La violence du pays des bayous. Elle fait partie de la nature. L'excès d'humidité et de chaleur est très bien rendu par l'auteur tandis que les serpents — les mocassins — les alligators, et jusqu'aux moustiques menacent des hommes harassés par leur travail éreintant. D'autre part, la violence se trouve portée au plus haut point par une opposition d'intérêts. La tension entre les Aldridge et le bootlegger mafieux Buzetti aboutit à une série de drames allant crescendo. Randolph veut imposer la fermeture du saloon le dimanche parce que ses ouvriers — tant Noirs que Blancs — y perdent leur maigre salaire et parce que les bagarres dégénèrent obligeant Byron à intervenir et à revivre le drame de ses combats sanglants. Il tente de séparer les ouvriers qui s'entretuent après avoir abusé du whisky de contrebande livré par Buzetti et perdu dans des jeux de cartes truqués par un cousin du même Buzetti. Les vengeances du sicilien et les représailles de Byron nourrissent des rebondissements dramatiques qui s'enchaînent mais qu'il ne saurait être question de dévoiler ici. On dira seulement que Tim Gautreaux n'épargne pas le lecteur, que le sang coule et que la cruauté n'a pas de limite.

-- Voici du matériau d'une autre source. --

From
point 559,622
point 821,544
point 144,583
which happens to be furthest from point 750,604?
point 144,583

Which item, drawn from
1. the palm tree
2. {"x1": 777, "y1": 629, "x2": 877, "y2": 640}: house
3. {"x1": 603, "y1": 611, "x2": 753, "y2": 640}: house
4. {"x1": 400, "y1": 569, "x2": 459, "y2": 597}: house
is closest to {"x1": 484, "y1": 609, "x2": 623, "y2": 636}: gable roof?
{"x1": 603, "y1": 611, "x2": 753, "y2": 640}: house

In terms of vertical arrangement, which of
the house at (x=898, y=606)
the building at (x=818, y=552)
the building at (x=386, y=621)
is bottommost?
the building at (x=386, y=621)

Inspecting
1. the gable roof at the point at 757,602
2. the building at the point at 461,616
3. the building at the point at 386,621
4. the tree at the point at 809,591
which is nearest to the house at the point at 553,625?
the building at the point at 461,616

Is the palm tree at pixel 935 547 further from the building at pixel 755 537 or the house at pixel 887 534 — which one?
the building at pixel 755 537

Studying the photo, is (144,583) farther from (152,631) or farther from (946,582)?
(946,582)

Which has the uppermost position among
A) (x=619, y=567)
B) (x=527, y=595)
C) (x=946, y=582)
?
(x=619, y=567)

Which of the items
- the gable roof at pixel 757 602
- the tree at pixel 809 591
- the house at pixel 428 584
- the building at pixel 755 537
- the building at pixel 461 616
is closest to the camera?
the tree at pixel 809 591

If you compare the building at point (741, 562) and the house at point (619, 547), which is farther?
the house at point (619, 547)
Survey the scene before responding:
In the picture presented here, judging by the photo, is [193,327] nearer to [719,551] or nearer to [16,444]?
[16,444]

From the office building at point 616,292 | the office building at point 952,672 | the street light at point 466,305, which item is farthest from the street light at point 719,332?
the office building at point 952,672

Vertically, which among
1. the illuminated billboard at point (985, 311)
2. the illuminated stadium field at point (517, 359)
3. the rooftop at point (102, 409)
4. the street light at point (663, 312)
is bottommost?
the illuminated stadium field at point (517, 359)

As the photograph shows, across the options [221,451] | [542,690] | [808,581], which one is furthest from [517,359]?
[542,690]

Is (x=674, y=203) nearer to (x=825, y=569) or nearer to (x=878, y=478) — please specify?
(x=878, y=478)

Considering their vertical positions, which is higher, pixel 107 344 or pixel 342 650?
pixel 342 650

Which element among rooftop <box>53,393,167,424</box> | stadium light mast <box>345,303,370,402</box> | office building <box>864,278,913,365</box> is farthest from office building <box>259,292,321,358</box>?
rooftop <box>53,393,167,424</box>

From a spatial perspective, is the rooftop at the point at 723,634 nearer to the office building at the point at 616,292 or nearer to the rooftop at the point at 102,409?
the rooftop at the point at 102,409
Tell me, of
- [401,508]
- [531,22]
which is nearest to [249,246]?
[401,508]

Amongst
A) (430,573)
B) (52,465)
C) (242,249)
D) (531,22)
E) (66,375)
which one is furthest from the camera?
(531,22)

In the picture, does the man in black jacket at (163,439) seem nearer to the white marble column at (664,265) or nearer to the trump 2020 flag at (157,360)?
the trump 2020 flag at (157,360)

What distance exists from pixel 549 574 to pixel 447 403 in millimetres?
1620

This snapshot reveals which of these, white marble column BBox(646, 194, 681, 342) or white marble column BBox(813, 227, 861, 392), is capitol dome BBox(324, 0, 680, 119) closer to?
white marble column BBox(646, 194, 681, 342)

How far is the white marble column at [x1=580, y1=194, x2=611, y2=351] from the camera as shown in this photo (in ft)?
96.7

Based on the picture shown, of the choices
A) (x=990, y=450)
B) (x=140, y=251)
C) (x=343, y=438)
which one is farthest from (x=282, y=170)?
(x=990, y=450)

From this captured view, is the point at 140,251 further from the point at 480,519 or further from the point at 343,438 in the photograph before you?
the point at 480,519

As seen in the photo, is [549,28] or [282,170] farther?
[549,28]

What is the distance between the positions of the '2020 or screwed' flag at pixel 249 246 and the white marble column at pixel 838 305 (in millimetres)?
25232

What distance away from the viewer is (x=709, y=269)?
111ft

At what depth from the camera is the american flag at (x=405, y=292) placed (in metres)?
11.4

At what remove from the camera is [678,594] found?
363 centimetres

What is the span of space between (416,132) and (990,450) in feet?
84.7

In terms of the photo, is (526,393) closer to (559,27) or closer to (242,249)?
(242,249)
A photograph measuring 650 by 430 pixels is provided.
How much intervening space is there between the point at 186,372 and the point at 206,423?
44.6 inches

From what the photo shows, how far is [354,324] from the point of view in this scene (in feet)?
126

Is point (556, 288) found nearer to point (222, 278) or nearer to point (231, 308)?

La violence de la foresterie. Les machines, les scies, les locomotives sont peintes avec une précision sans doute très documentaire et doublée d'accident du travail. L'exploitation forestière prend réellement l'allure d'un concentré de la violence exercée sur la nature par les hommes. Le travail d'abattage des « cyprès chauves » à travers l'immense parcelle — jusqu'au dernier arbre abattu à proximité des bâtiments de la scierie et qui donne son titre au roman — témoigne d'une société avide de profiter jusqu'au bout des ressources naturelles, et laissant même les animaux désemparés. Quand l'abattage du dernier cyprès réunit la foule des ouvriers et de leurs chefs, « le patron de la scierie eut l'impression que l'on venait de basculer un énorme interrupteur central coupant d'un coup tout ce qui faisait sa vie ».

La relation entre les deux frères. Difficile pour Randolph d'apprivoiser son bouillonnant frère Byron qui refuse de parler des combats passés qui le hantent, et semble s'isoler dans l'audition de disques de country ou de blues sur son phonographe Victrola. Peu à peu, au fil des épreuves, les deux frères vont se rapprocher. Ella, l'épouse de Byron, et surtout May la servante de Randolph y contribueront. May a voulu un enfant. Quand naît Walter, les frères Byron et Randolph se sentent pousser la fibre paternelle ! C'est alors que Lillian, l'épouse de Randolph, débarque de Pittsburgh et s'installe en ville puis sur l'exploitation à Nimbus. Mais le lecteur sera pris à contre-pied : contrairement à ce qu'il aurait pu croire, ce ne sera pas la guerre entre ces femmes. Ce sont elles, et Lillian surtout, qui cherchent à apaiser les tensions dans la « colonie » forestière.

Le roman de Tim Gautreaux est un chef-d'œuvre remarquable et je suis surpris que la critique et les blogs en aient si peu montré les mérites. Faut-il croire que l'image du Sud violent et frustre mais authentique ne touche plus le lectorat de l'Hexagone ? Surtout, Tim Gautreaux sait donner à ses personnages principaux aussi bien que secondaires une épaisseur humaine passionnante. Qu'il s'agisse d'un vieux shérif timoré, d'un brave conducteur de machine, ou d'une humble servante, ses personnages brillent par leur humanité. Un livre fort, à lire d'urgence, à moins qu'on n'aime que les bluettes sans prétention.

• Tim Gautreaux. Le dernier arbre. Traduit par Jean-Paul Gratias. Le Seuil, 2014, 410 pages. Titre original : The Clearing.